The practicalities of CbD implementation

The decision to implement a CbD program in a manufacturing site is a major decision. Significant commitment including self-inspection of functional areas is involved. Self-inspection may be painful depending on the status of the area. Success in implementing a new program often lies in the approach to implementation; it is not the same as installation of equipment. Personnel are involved, and attitudes may need to change.

To successfully implement CbD (9), one needs to first obtain management commitment. Management must demonstrate that implementation of the CbD approach is not just another "buzzword" program, but rather, a real approach to improving compliance.

Second, a company might consider a pilot program. Select a single section within a quality system to initiate the program, and select a "stand-alone" function having minimal complex interactions. Clearly define the scope, objectives, and criteria for measuring success. For example, select a single laboratory within the analytical function, or select the annual product review group that accesses data and prepares reports.

Third, be sure to involve only interested people or, minimally, people with an open mind as to the value of the change. This third implementation strategy includes the following:

  • Train only those involved on the program

  • Listen to the feedback and suggestions of those involved, including making adjustments and improvements as necessary

  • Expect mistakes and problems and learn from those mistakes

  • Conduct periodic review sessions to monitor progress, make adjustments, and listen to participants

  • Celebrate successes

  • Add new areas to be implemented as success is proven with prior areas

  • Include and train new personnel as success is demonstrated and the program expands

  • Incorporate the CbD and CMP system into the company culture, including making the program the normal way of doing business.
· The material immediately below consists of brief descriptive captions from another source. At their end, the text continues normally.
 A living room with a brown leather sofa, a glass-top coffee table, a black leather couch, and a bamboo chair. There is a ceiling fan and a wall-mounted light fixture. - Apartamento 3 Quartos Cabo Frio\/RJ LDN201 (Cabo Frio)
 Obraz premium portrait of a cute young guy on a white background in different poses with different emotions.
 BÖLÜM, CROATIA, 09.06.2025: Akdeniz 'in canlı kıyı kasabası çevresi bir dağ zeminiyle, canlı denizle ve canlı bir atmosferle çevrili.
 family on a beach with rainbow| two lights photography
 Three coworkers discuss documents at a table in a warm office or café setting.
When implementing a QbD program, companies should be careful to avoid implementing multiple systems or the entire program all at once. Training should be initially limited to only those personnel directly involved with the program. Participation of personnel should be based on interest and should not be forced upon those personnel that may oppose change. Reasonable deadlines should be set, and the program should be given time to be implemented. In other words, do not terminate the project at the first sign of failure.

Conclusion

The CbD approach provides an organized and focused approach to quality systems and compliance based on proven successful and acceptable methods. This approach should facilitate a proactive evaluation of compliance performance against compliance attribute standards. Implementation should provide multiple benefits to the organization. An organization that embraces the CbD approach demonstrates a strong commitment to current good manufacturing practice compliance and increases the credibility of the compliance effort with auditors.
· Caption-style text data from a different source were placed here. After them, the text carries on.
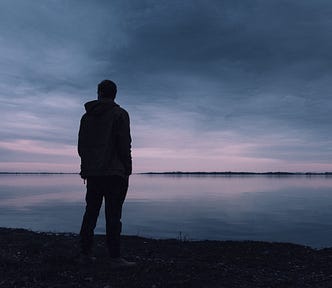 Man stood by a lake of water at dusk, staring into the distance.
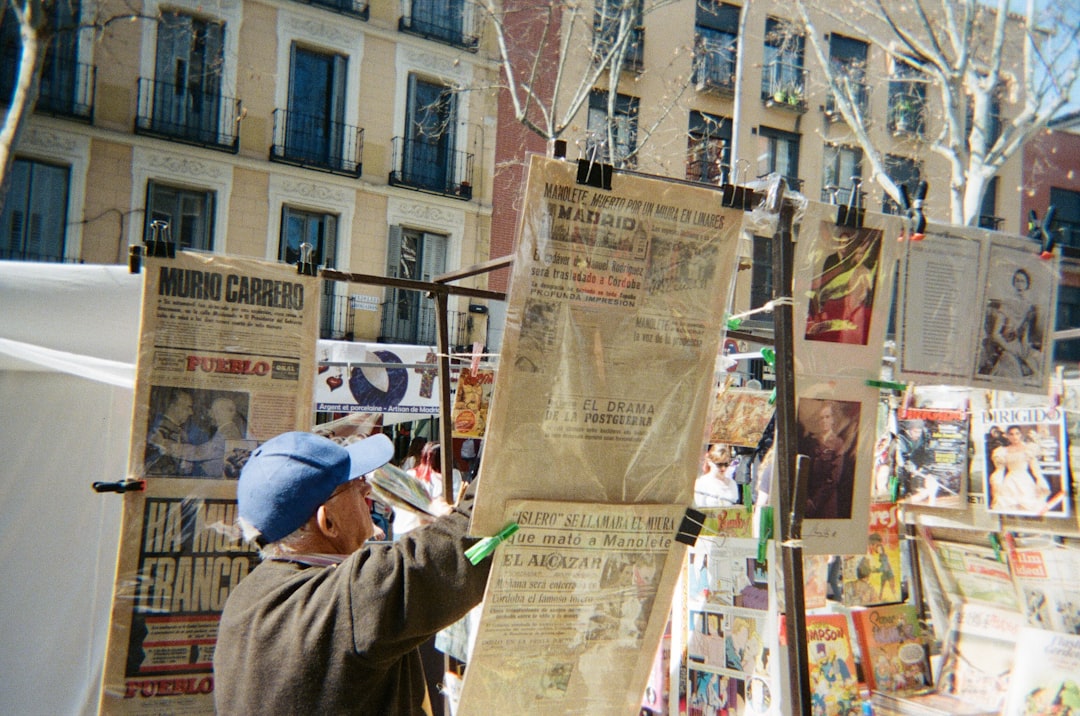 man in brown jacket holding green stick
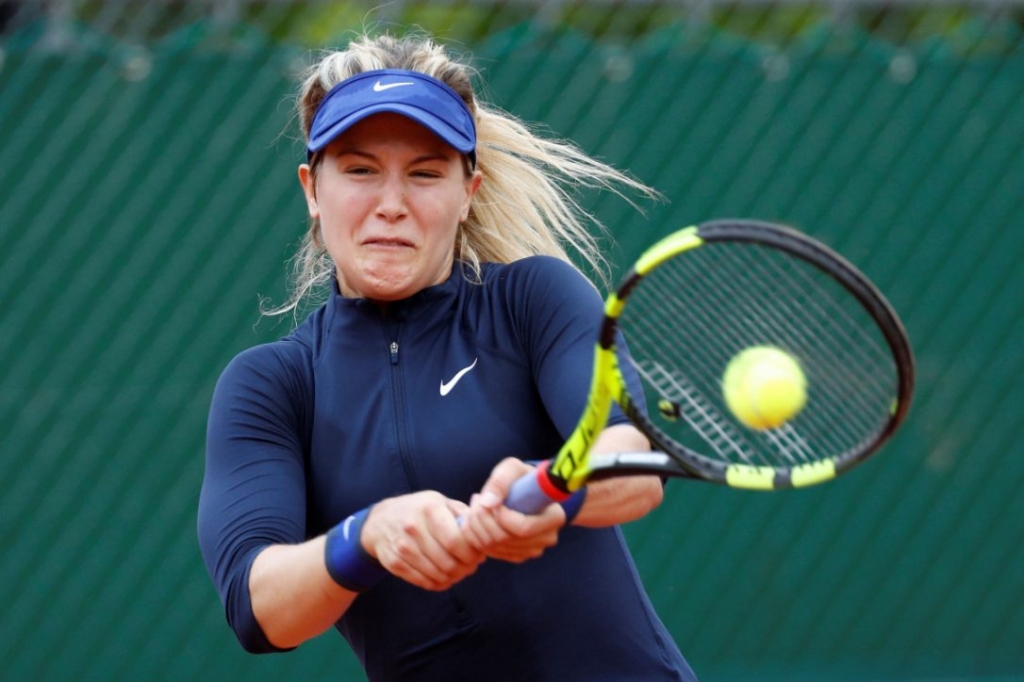 Canada's Eugenie Bouchard serves the ball to Germany's Laura Siegemund during their women's first round match at the Roland Garros 2016 French Tennis Open in Paris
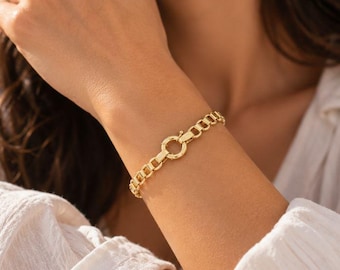 May include: A gold-toned chain bracelet featuring thick, rounded rectangular links and a prominent circular spring-ring clasp mechanism centered on the wrist. The metal has a polished, reflective finish that catches the light, creating a bright appearance.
Paul L. Pluta, PhD,* is a an adjunct associate professor at the University of Illinois at Chicago College of Pharmacy in Chicago, IL, and editor-in-chief of the Journal of Validation Technology and the Journal of GXP Compliance, published by Advanstar Communications, paul.pluta@comcast.net. Richard Poska is director of Abbott Pharmaceutical Products Group Regulatory Affairs at Abbott, Abbott Park, IL. Timothy J. Fields is senior director of quality operations at the Protein Sciences Corporation, Meriden, CT.

References

1. L. Yu et al., Pharm. Technol. 33 (9), 122–127 (2009).

2. FDA, Guidance for Industry, Process Validation: General Principles Practices (Rockville, MD, January 2011).
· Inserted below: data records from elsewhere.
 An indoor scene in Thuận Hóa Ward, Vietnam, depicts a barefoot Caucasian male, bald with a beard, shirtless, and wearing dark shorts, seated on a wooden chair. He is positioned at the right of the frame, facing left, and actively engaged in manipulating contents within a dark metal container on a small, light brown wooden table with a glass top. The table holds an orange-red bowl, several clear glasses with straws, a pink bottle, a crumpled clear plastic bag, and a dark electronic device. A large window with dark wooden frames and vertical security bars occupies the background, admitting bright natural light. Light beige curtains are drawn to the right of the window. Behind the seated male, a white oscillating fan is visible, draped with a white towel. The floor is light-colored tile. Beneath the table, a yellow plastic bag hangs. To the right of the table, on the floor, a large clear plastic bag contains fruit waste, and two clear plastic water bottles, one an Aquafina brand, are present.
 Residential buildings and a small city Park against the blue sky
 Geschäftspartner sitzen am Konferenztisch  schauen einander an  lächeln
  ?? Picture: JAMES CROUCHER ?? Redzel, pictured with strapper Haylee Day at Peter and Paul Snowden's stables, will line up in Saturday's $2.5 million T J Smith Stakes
3. T. Miller, J. Validat. Technol., 14 (5), 10–13 (Autum 2008).

4. M. Gladfelter, J. Validat. Technol. 15 (1), 16–22 (Winter 2009).

5. J. Pawlik, J. Validat. Technol. 15 (2), 63–67 (Spring 2009).

6. R. Nash, J. Validat. Technol. 12 (2), 86–90 (February 2006).

7. M.M. Borkar, A. A. Shirwaikar, and P.G. Shilotri, J. GXP Compliance 9 (2), 144-153 (January 2005).

8. FDA, Guidance for Industry, Quality Systems Approach to Pharmaceutical CGMP Regulations (Rockville, MD, September 2006).

9. L. Torbeck, J. GXP Compliance 15 (1), 13–15 (Winter 2011).

*Part one of this commentary, "Compliance by Design (CbD) and Compliance Master Plan (CMP)–An Organized Approach to Compliance," was published in the Journal of GXP Compliance 14 (2), Spring 2010.